The world had ended, but my heartbeat hadn't. That was the cruel part.
I woke to silence so deep it made my eardrums ache, as if the air itself had been hollowed out. My body was curled in on itself, muscles locked, like some part of me had been trying to make myself smaller, vanish. My fingers twitched. They were cold, too cold—like the blood had forgotten how to move.
The sky above wasn't black or gray. It was empty. Not even the dark you see in a moonless night, but the absence of light, a raw void that made my stomach pitch like I was staring over the edge of something infinite.
Tick.
The sound made my bones clench. It was the same tick from before—the clock, the one that shouldn't exist anymore.
Tick.
I sat up too fast, vision swimming. All around me lay the skeleton of a city, stripped bare. No glass in the windows. No paint on the walls. It was as though color had been stolen, leaving everything in the same brittle shade of ash. Buildings leaned against each other like drunks, but there was no wind to make them sway. Not a bird. Not even the whisper of dust.
Tick.
I turned toward the sound. It came from the center of the street, from a pocket watch resting on the cracked asphalt. Its face was shattered, the hands both stuck at midnight. But still—it ticked.
I picked it up, and a heat crawled up my arm so fast I nearly dropped it. My vision flickered, like a bad film reel stuttering between frames.
For a fraction of a second, I wasn't in the street anymore. I was in the opera house again.
Except it was worse now. The ceiling was gone, letting in the bleeding red moon. Every seat was occupied—but not by people. By shapes, silhouettes carved from the same darkness as the sky. Their heads turned toward me in perfect unison.

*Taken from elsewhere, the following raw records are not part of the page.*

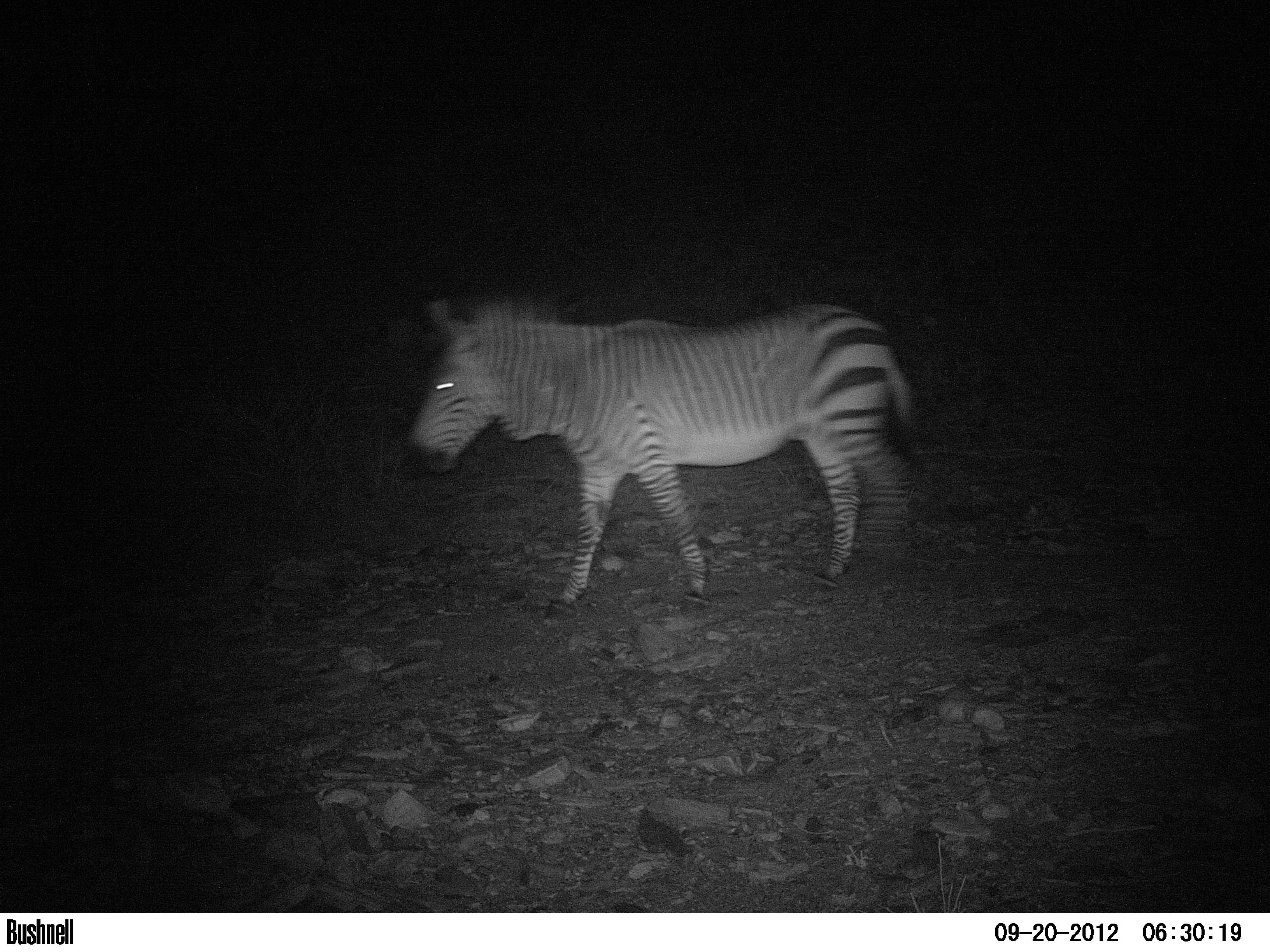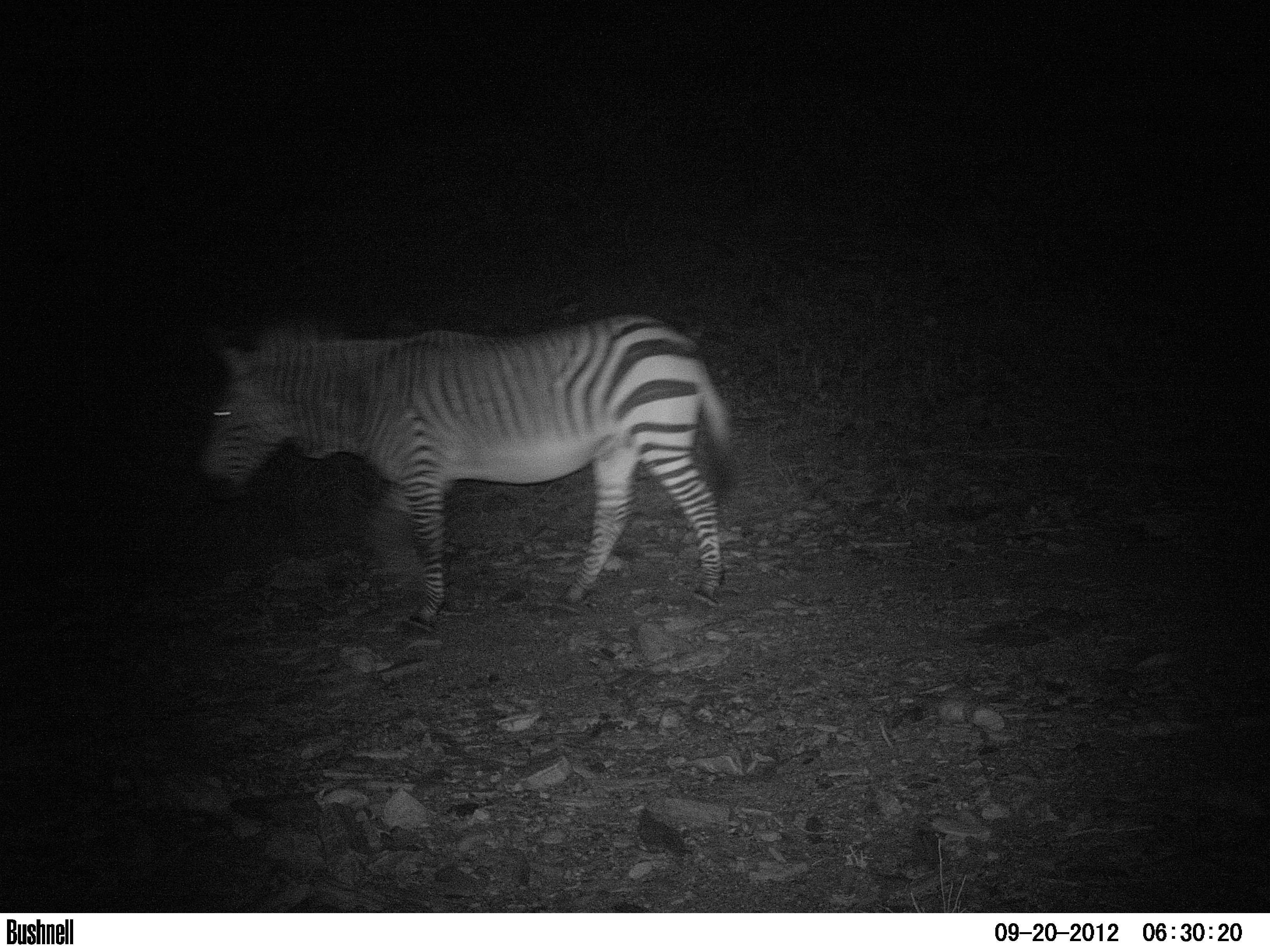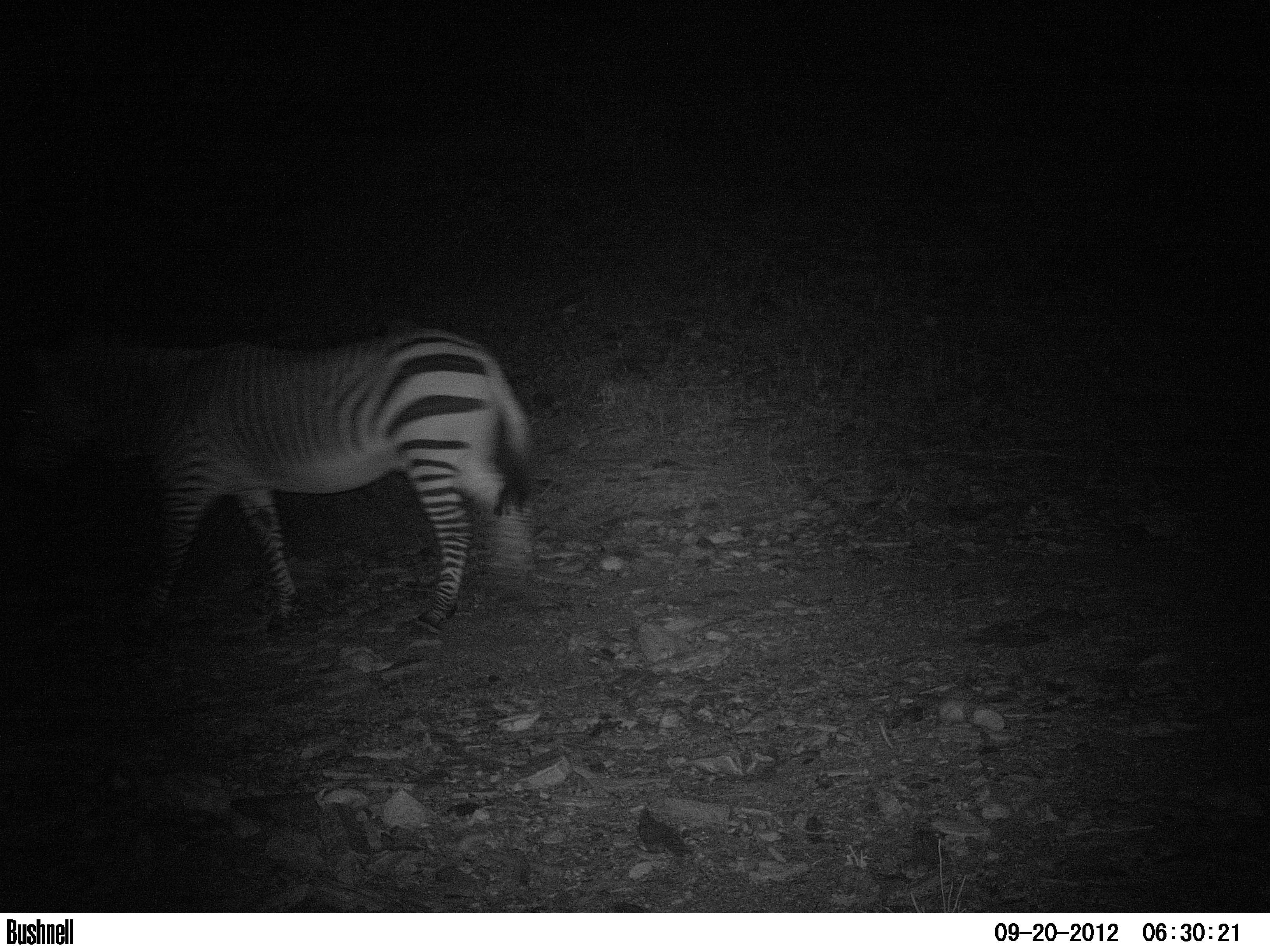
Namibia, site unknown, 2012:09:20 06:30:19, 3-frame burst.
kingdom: Animalia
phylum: Chordata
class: Mammalia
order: Perissodactyla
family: Equidae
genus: Equus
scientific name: Equus zebra hartmannae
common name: hartmann's mountain zebra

A voice whispered."You are late."
I staggered back. My spine hit asphalt again. I was in the street. My hands were shaking so badly I almost crushed the watch. I wanted to throw it away, smash it into the ground until it stopped ticking.
But… it was warm. Almost comforting, like the heat of a living hand in mine.
My chest tightened. "Who's there?"
No answer. Just the ticking, steady and patient, like it could wait forever for me to crack.
My eyes drifted down the street. There was movement now—not people, but something sliding along the ground, leaving ripples in the dust as though it was water. My breath hitched.
They weren't shapes. They were… shadows. But they weren't attached to anything. No source. No owner. Just moving. Crawling toward me.
I stepped back, clutching the watch.
The shadows froze. Then, one of them extended upward, stretching and warping until it stood like a person. Not human, not quite. Limbs too long, head tilting with the soft crunch of something dry breaking.
It didn't speak. Didn't have to. The pressure in my skull was enough—a feeling, not words.
We've been waiting.
I didn't run. Couldn't. My body felt like part of the air, trapped in the same stale nothingness.
The shadow took one step forward. Then another. My pulse hammered louder than the ticking.
When it stopped, it reached toward my chest—not the watch, but me. Its fingers slid into my skin without tearing it. Cold seeped in. My vision blurred again.
Opera house.
This time I was on stage. The audience of shadows watched in silence. The voice returned."Sing."
I tried to speak, but my mouth was dry, my tongue heavy.
"Sing… or we will."
When I blinked, I was back in the street again. The shadow was gone, but my chest ached like something had been pulled out of me.
The watch was still ticking.
I wasn't sure if the world had truly ended, or if it was just me.
And in that moment, I wasn't sure which was worse.